◆ TASK STATEMENT
Which lines of the material contain the word "lies"? Report each of them in full.

◆ RAW DATA

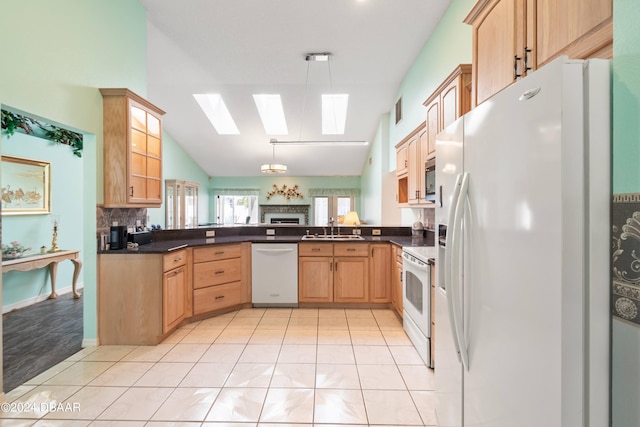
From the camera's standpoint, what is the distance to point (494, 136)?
1.06m

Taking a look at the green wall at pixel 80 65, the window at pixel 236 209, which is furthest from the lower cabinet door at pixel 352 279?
the window at pixel 236 209

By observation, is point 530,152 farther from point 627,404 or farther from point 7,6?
point 7,6

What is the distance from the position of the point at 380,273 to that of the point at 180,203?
6661 millimetres

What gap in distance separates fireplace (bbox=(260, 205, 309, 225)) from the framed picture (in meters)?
6.91

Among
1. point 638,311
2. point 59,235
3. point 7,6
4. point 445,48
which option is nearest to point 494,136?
point 638,311

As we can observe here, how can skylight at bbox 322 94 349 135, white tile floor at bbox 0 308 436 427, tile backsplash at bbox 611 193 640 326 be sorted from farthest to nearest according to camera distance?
skylight at bbox 322 94 349 135
white tile floor at bbox 0 308 436 427
tile backsplash at bbox 611 193 640 326

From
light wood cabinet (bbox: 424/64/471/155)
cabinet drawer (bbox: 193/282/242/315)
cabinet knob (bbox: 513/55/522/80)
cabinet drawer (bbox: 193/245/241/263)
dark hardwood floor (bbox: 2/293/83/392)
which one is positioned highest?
light wood cabinet (bbox: 424/64/471/155)

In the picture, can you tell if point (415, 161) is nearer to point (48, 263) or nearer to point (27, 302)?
point (48, 263)

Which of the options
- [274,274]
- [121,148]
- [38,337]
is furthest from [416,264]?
[38,337]

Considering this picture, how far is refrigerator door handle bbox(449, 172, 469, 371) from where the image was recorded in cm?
120

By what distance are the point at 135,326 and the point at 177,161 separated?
6.57m

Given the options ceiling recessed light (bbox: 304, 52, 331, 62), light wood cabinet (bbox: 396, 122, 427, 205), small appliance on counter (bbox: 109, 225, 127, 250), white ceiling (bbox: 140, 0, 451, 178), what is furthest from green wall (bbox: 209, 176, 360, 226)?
small appliance on counter (bbox: 109, 225, 127, 250)

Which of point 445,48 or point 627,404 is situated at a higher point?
point 445,48

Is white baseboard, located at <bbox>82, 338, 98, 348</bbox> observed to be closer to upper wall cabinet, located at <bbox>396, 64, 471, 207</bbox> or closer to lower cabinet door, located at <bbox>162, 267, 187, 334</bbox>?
lower cabinet door, located at <bbox>162, 267, 187, 334</bbox>
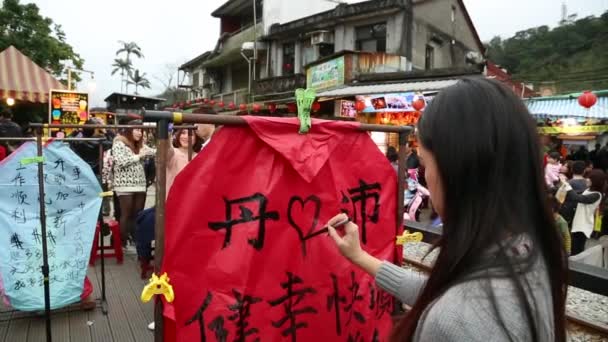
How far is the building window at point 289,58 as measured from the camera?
70.8ft

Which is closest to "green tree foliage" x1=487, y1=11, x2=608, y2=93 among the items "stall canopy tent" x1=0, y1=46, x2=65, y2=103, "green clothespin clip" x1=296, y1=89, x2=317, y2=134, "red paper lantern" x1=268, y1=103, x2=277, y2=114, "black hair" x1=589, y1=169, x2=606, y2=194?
"red paper lantern" x1=268, y1=103, x2=277, y2=114

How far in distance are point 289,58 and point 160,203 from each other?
21113 millimetres

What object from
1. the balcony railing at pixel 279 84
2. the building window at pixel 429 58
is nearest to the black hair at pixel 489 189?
the balcony railing at pixel 279 84

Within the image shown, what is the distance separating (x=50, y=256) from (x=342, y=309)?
2956 mm

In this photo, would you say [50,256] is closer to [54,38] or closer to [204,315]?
[204,315]

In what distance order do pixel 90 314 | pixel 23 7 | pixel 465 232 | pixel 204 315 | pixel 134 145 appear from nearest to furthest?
pixel 465 232, pixel 204 315, pixel 90 314, pixel 134 145, pixel 23 7

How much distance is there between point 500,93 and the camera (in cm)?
108

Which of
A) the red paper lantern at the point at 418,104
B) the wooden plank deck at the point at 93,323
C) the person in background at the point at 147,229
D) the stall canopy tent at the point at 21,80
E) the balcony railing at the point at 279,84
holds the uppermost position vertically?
the balcony railing at the point at 279,84

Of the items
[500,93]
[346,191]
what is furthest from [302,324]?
[500,93]

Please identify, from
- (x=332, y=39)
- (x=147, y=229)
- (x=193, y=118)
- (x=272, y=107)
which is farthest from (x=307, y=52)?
(x=193, y=118)

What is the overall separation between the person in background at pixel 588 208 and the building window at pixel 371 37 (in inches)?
497

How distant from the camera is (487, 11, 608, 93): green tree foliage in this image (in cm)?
2642

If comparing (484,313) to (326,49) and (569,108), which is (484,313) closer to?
(569,108)

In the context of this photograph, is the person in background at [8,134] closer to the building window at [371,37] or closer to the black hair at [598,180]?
the black hair at [598,180]
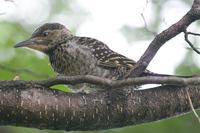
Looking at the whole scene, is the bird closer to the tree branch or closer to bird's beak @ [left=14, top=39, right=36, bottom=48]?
bird's beak @ [left=14, top=39, right=36, bottom=48]

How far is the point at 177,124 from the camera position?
7141mm

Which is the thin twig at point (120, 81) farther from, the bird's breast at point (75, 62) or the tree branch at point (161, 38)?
the bird's breast at point (75, 62)

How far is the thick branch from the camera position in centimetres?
379

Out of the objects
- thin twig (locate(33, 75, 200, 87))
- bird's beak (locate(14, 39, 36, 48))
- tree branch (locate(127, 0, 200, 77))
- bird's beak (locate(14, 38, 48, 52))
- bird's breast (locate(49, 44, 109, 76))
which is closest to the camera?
thin twig (locate(33, 75, 200, 87))

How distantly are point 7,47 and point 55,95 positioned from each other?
155 inches

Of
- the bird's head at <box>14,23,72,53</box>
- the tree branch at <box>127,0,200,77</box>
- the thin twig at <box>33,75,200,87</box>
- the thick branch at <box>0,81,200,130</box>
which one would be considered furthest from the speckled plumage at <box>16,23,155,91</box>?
the thin twig at <box>33,75,200,87</box>

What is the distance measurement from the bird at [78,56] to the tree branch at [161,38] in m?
0.53

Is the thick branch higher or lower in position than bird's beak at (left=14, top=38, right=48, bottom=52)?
lower

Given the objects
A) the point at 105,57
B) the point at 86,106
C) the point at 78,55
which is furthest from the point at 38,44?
the point at 86,106

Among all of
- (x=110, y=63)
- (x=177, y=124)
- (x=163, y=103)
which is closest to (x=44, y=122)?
(x=163, y=103)

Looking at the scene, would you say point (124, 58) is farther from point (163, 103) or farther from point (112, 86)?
point (112, 86)

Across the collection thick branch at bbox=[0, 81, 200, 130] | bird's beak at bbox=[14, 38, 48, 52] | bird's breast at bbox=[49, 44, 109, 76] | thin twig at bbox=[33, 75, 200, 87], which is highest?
bird's beak at bbox=[14, 38, 48, 52]

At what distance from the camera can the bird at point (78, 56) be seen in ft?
16.8

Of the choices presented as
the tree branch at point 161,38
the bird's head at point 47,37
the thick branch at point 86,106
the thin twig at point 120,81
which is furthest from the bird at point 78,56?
the thin twig at point 120,81
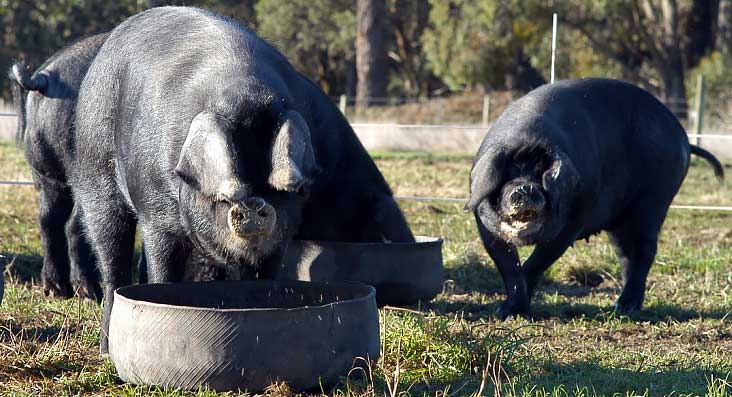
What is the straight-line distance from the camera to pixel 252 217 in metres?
3.79

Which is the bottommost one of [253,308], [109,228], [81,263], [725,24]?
[725,24]

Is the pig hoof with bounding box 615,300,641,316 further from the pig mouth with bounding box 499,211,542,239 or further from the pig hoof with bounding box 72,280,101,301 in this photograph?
the pig hoof with bounding box 72,280,101,301

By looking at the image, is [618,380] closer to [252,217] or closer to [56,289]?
[252,217]

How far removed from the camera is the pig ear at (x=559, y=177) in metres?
6.16

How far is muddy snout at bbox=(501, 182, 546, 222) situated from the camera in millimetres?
6059

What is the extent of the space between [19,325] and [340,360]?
85.8 inches

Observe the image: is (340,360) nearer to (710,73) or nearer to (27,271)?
(27,271)

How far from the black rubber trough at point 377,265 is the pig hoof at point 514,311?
494 mm

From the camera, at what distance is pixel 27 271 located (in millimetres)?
7457

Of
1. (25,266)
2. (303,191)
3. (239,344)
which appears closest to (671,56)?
(25,266)

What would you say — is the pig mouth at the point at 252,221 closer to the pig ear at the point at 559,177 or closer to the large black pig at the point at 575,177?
the large black pig at the point at 575,177

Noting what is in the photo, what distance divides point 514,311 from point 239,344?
9.14 feet

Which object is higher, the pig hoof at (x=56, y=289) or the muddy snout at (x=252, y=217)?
the muddy snout at (x=252, y=217)

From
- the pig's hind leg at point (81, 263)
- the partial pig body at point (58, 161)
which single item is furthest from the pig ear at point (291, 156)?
the pig's hind leg at point (81, 263)
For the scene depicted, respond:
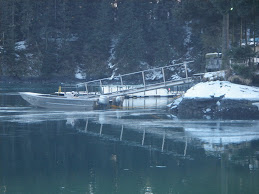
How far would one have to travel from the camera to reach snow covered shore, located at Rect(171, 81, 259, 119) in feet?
85.6

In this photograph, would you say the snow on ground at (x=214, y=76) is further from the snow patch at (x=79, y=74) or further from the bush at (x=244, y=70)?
the snow patch at (x=79, y=74)

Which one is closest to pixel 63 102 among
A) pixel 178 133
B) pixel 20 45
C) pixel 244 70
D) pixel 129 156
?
pixel 244 70

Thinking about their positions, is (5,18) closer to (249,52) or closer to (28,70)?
(28,70)

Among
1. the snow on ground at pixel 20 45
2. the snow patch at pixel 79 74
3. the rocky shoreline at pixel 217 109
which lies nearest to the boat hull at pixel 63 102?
the rocky shoreline at pixel 217 109

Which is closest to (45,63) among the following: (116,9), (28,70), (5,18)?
(28,70)

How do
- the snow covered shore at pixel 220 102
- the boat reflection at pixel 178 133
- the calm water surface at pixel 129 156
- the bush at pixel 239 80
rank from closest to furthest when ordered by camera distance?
the calm water surface at pixel 129 156, the boat reflection at pixel 178 133, the snow covered shore at pixel 220 102, the bush at pixel 239 80

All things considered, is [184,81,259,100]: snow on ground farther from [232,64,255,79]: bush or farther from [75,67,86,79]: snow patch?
[75,67,86,79]: snow patch

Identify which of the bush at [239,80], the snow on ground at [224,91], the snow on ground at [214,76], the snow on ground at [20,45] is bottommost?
the snow on ground at [224,91]

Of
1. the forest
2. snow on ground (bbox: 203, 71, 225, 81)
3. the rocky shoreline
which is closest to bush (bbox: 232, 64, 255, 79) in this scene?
snow on ground (bbox: 203, 71, 225, 81)

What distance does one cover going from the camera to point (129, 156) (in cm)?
1522

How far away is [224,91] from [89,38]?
6006 centimetres

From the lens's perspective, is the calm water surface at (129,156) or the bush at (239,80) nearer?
the calm water surface at (129,156)

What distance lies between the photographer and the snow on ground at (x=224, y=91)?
26.9m

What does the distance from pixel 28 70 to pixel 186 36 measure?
96.9 ft
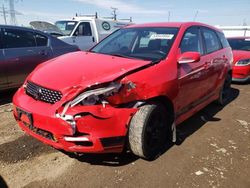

◆ THE ANSWER
which lies nearest to the boat hull at pixel 63 102?
What distance lies between the photographer and the snow on ground at (x=224, y=91)?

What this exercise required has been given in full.